With the change in weather outside, you decide to opt for a night in front of the TV. During the advert break, a message comes on screen saying that you have been viewing for an hour and advises you to make a cup of tea or to walk up and down the stairs to ensure you are moving. This is really important for blood flow and general wellbeing.

The lights dim in the evening to bring your body to a progressive sleep state a bit earlier than usual. This is due to data from the bathroom mirror this morning indicating a lack of sleep. Sensors embedded in the mattress will measure how restful your night’s sleep is, the percentage of the night you snore (or not!), and the number of times you went to the bathroom, all helping to monitor and improve your heart health.

The connected home can turn your normal daily routine into a cardiac prevention and early diagnosis data center.

Could the bathroom be the central hub in this vision of a connected heart health clinic?

With this vision of the connected home, one thing stands out – the bathroom has a lot of potential when it comes to assessing heart health.

There are barriers to overcome, one of them is convincing people to adopt this level of connected monitoring technology in their homes. However, according to the 2017 Future Health Index research, 81% of healthcare professionals and 74% of the general population surveyed say connected care technology is important to improving home care services. These figures may continue to rise as people become more comfortable with personal monitoring devices such as fitness bands as well as the host of increasingly popular smart home devices coming to market.

The connected home offers healthcare professionals and patients an enormous opportunity that is yet to be fully accomplished.

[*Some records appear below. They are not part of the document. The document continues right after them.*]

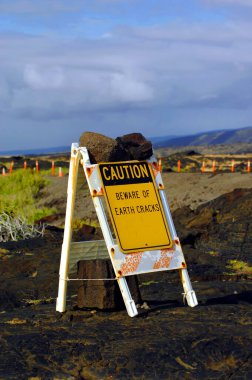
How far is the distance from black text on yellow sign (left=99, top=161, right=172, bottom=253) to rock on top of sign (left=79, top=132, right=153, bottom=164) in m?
0.17

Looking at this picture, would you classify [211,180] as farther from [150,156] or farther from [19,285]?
[150,156]

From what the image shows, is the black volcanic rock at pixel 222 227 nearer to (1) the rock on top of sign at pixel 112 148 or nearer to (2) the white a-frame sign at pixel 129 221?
(1) the rock on top of sign at pixel 112 148

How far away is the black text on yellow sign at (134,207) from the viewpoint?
31.1ft

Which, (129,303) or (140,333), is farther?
(129,303)

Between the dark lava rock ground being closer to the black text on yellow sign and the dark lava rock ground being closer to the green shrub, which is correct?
the black text on yellow sign

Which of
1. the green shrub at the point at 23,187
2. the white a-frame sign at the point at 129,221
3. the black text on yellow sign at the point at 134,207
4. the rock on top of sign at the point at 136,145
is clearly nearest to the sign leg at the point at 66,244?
the white a-frame sign at the point at 129,221

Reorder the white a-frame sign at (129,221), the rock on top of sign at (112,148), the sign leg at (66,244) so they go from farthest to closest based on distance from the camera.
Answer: the rock on top of sign at (112,148) → the sign leg at (66,244) → the white a-frame sign at (129,221)

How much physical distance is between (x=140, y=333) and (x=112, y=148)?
2452 millimetres

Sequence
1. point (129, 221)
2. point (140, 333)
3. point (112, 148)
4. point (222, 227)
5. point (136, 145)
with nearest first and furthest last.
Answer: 1. point (140, 333)
2. point (129, 221)
3. point (112, 148)
4. point (136, 145)
5. point (222, 227)

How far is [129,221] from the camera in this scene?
9.55 metres

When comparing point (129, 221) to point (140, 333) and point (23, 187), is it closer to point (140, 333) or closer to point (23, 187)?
point (140, 333)

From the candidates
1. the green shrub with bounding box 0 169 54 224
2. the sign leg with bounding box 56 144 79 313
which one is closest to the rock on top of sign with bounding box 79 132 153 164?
the sign leg with bounding box 56 144 79 313

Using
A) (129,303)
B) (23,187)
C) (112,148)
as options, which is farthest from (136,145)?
(23,187)

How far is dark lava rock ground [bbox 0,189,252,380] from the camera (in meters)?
7.36
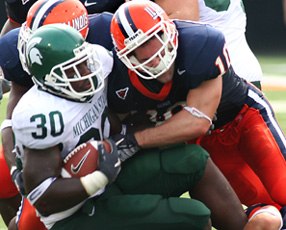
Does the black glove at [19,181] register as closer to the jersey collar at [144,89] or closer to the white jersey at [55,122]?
the white jersey at [55,122]

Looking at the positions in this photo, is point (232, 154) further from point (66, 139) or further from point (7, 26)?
point (7, 26)

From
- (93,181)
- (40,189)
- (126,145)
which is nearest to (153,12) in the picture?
(126,145)

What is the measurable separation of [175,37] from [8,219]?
1.52 meters

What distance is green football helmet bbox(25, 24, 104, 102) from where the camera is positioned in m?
2.78

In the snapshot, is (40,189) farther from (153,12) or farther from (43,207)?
(153,12)

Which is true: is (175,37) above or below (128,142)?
above

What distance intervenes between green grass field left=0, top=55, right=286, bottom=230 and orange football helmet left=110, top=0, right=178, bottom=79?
3356mm

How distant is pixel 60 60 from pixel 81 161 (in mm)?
461

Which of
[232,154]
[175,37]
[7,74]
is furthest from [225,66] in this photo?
[7,74]

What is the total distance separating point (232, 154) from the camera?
369cm

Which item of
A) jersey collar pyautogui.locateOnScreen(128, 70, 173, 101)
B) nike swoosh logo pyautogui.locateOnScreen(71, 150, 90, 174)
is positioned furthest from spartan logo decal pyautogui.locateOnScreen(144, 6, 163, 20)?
nike swoosh logo pyautogui.locateOnScreen(71, 150, 90, 174)

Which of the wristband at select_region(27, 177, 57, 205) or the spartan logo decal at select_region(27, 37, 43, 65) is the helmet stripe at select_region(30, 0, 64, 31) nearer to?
the spartan logo decal at select_region(27, 37, 43, 65)

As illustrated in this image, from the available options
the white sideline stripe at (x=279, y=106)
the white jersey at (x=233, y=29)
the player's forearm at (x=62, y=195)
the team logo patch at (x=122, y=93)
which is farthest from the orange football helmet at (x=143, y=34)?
the white sideline stripe at (x=279, y=106)

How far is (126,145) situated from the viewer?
117 inches
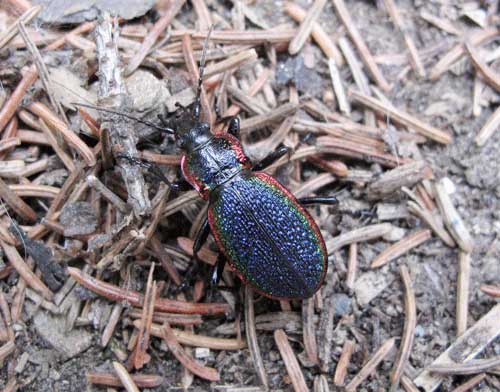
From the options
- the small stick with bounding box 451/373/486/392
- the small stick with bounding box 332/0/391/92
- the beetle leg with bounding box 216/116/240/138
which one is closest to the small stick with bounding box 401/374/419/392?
the small stick with bounding box 451/373/486/392

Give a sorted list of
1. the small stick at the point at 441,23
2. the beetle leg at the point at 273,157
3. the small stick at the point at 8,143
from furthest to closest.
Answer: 1. the small stick at the point at 441,23
2. the beetle leg at the point at 273,157
3. the small stick at the point at 8,143

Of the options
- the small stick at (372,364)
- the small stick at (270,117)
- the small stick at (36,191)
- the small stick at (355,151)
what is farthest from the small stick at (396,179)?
the small stick at (36,191)

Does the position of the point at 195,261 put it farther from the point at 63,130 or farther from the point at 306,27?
the point at 306,27

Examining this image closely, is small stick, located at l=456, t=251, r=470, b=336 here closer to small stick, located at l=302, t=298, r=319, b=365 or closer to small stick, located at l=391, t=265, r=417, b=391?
small stick, located at l=391, t=265, r=417, b=391

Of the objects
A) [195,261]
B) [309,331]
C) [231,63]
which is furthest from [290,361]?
[231,63]

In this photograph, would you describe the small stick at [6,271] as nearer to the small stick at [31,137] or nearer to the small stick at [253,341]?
the small stick at [31,137]

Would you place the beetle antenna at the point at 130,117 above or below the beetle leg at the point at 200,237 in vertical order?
above

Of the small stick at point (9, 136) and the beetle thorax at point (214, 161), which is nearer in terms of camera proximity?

However, consumer technology is driving innovation forward and we are seeing more devices coming to a realization that enables this vision to become a reality. Let’s hope that in 10–years’ time we are living in such connected homes and that as the technology continues to progress, it empowers us to take better care of our hearts.


Collette Johnson

About the author

Collette Johnson

Collette has worked in healthcare innovation for over 10 years, with her focus on helping world leading organizations and highly innovative start-ups with their strategic positioning relating to new product development. She has also worked with the NHS bringing together commercial and clinical organizations for successful product adoption, most notably in the digital health space. Collette speaks and chairs at global conferences and is a frequent thought leader in the press on healthcare innovation. She sits on advisory boards for healthcare at IET and Knowledge Transfer Networks and is passionate about driving healthcare technology forward for patient benefit.